Layers of Fear, 2016 | Peindre les nuances de la folie

Every portrait that is painted with feeling is a portrait of the artist, not of the sitter – Oscar Wilde

Layers of Fear est un jeu en vue à la première personne, produit par le studio polonais Bloober Team et sorti en février 2016. Tenant du psychédélisme psychologique et horrifique, il semble s’inspirer notamment de Silent Hills P.T., tout en exploitant son propre univers : la perdition d’un peintre devenu fou, et qui cherche à obtenir la toile parfaite.

Voilà, en peu de mots, ce que je savais de Layers of Fear avant de le commencer. Et y jouer ne m’a pas du tout déçue, même si on peut regretter le court temps de jeu (environ 7h en incluant le DLC Inheritance) et un côté linéaire. Il s’agit après tout plus d’un jeu d’exploration horrifique où on ouvre une porte après l’autre, que d’un survival horror à la manière de Resident Evil ou Silent Hill.

Pourtant, Layers of Fear est indéniablement original et oppressant. On débute dans la demeure abandonnée du peintre, explorant chaque pièce et fouillant les placards : ce sont un peu près les seules actions que vous aurez à faire tout au long du jeu, ainsi que de résoudre des énigmes. Puis le joueur se retrouve devant la toile presque vierge, traversée d’un trait rouge, du peintre. A partir de là, en ressortant de cette pièce, les autres parties de la demeure se transforment, se transformant en un dédale labyrinthique sans aucun sens, sans possibilité de retourner en arrière. Des pleurs de femmes et des gémissements d’enfant résonnent, des portes et des fenêtres s’ouvrent et se ferment brusquement, les ombres deviennent inquiétantes et surgissent de nulle part…

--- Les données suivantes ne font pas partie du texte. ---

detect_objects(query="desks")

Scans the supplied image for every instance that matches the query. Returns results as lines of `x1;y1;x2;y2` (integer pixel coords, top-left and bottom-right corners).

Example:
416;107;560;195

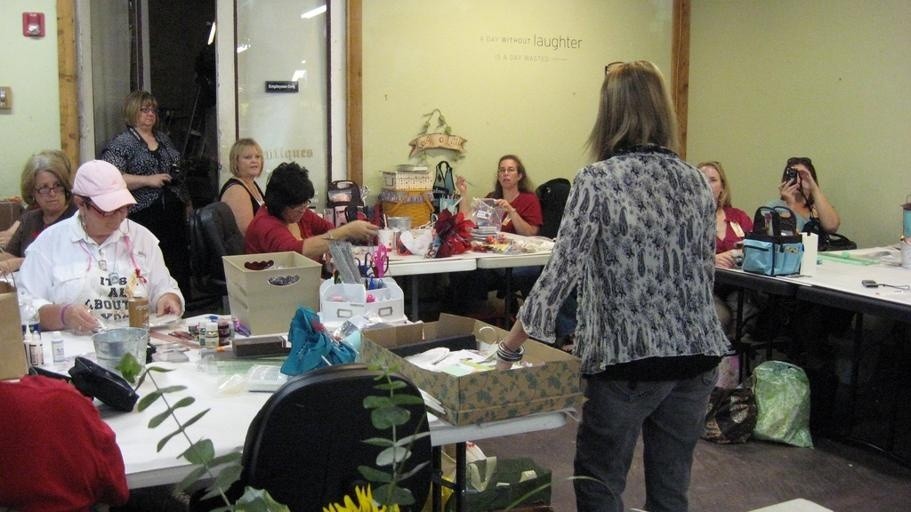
1;329;585;512
328;245;478;324
715;244;911;468
477;231;556;330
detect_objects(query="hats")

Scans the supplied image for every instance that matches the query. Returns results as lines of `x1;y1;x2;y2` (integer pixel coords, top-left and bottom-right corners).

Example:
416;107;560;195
70;159;139;213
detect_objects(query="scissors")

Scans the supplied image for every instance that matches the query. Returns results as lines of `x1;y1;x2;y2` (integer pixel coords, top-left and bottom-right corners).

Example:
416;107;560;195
353;244;390;277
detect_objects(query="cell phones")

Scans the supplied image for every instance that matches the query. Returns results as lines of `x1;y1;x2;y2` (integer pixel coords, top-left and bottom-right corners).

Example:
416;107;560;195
862;279;878;287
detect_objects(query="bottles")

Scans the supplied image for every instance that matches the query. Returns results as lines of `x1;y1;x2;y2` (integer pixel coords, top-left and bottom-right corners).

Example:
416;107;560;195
24;325;68;365
127;284;151;344
187;317;233;349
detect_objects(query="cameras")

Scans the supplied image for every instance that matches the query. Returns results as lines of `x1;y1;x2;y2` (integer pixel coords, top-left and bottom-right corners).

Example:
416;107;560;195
169;163;185;186
481;198;496;209
732;253;744;265
785;166;802;189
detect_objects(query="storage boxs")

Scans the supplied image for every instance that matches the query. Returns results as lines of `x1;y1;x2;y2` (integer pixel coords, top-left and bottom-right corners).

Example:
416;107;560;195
221;250;323;338
461;455;553;512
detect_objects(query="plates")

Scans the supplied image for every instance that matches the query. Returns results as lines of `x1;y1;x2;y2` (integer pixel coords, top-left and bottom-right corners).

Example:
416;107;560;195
101;310;177;329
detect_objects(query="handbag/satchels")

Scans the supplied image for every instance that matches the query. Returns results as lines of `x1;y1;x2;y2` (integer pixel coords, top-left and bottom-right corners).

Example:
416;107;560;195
444;456;553;511
740;205;805;278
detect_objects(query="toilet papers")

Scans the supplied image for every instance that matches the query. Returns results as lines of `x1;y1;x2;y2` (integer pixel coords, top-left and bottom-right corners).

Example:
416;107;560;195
799;232;819;278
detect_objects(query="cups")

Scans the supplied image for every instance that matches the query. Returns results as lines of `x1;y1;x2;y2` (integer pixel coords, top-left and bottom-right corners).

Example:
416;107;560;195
92;327;149;384
378;217;434;257
801;231;818;275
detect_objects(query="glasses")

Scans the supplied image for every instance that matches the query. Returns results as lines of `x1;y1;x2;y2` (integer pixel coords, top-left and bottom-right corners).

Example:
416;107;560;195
86;202;134;217
140;108;156;113
32;185;67;196
604;60;625;78
787;157;811;166
288;199;311;210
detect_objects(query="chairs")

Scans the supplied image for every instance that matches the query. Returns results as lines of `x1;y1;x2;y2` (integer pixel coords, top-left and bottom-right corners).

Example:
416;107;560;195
190;202;246;295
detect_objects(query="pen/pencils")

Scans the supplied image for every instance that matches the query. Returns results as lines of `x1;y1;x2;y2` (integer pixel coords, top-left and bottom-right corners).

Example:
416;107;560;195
249;389;278;394
364;276;383;291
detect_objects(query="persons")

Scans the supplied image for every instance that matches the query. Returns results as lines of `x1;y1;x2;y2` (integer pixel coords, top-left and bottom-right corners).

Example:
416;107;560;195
1;375;130;512
217;139;266;241
696;160;759;334
484;56;735;512
1;151;77;277
762;156;841;249
234;162;381;263
484;156;545;238
101;89;197;307
28;161;187;331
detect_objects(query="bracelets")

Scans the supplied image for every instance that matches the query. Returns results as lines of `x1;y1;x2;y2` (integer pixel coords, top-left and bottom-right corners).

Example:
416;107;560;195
495;341;528;362
324;226;335;242
57;303;70;325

Vous n’êtes plus vraiment dans la simple demeure victorienne du peintre, mais plutôt dans les pièces de sa maison intérieure, similaire à celle physique, dans les tréfonds de son inconscient et de ses délires. Car au fil des pièces gothiques, obscures, aux lumières vacillantes, on découvre que le peintre n’est pas exempt de tout reproche : alcoolique, obsédé par ses toiles, il semble terriblement manquer d’attention pour sa femme et sa fille, devenant agressif et distant. Reste à savoir quelle tragédie s’est véritablement déroulée dans cette maison. Et cette histoire-là est aussi tourmentée et malsaine que l’atmosphère de la demeure labyrinthique !

Ce qui fait de Layers of Fear un jeu vidéo aussi original, c’est qu’il flirte énormément avec l’art et l’oppressant à la fois. Particulièrement beau graphiquement au rendu des ombres, des lumières et des couleurs, on sent que chaque détail de la maison a été soigné, menant à des pièces invraisemblables, poétiques et glaçantes à la fois. Ainsi, on découvrira une pièce sans plafond mais à l’abîme vertigineux ; un piano dont la musique fait lentement se déplacer les caisses et objets d’une cave ; des pièces où on tourne en rond ou sans issue, où se retourner fait apparaître de nouveaux décors ; des lieux emplis de traits de peintures, de dessins enfantins, de décors en décomposition… et ce ne sont que des exemples parmi des mises en scène très riches et surprenantes. Les variations des décors sont innombrables et d’autant plus impressionnantes qu’en refaisant le jeu une deuxième fois, j’ai découvert de nouvelles pièces et même évité certains passages de ma première partie. En somme, comme votre progression, le jeu est toujours en mouvement : jamais on ne peut revenir en arrière, et en fermant une porte puis en la rouvrant, vous déboucherez parfois sur une autre pièce.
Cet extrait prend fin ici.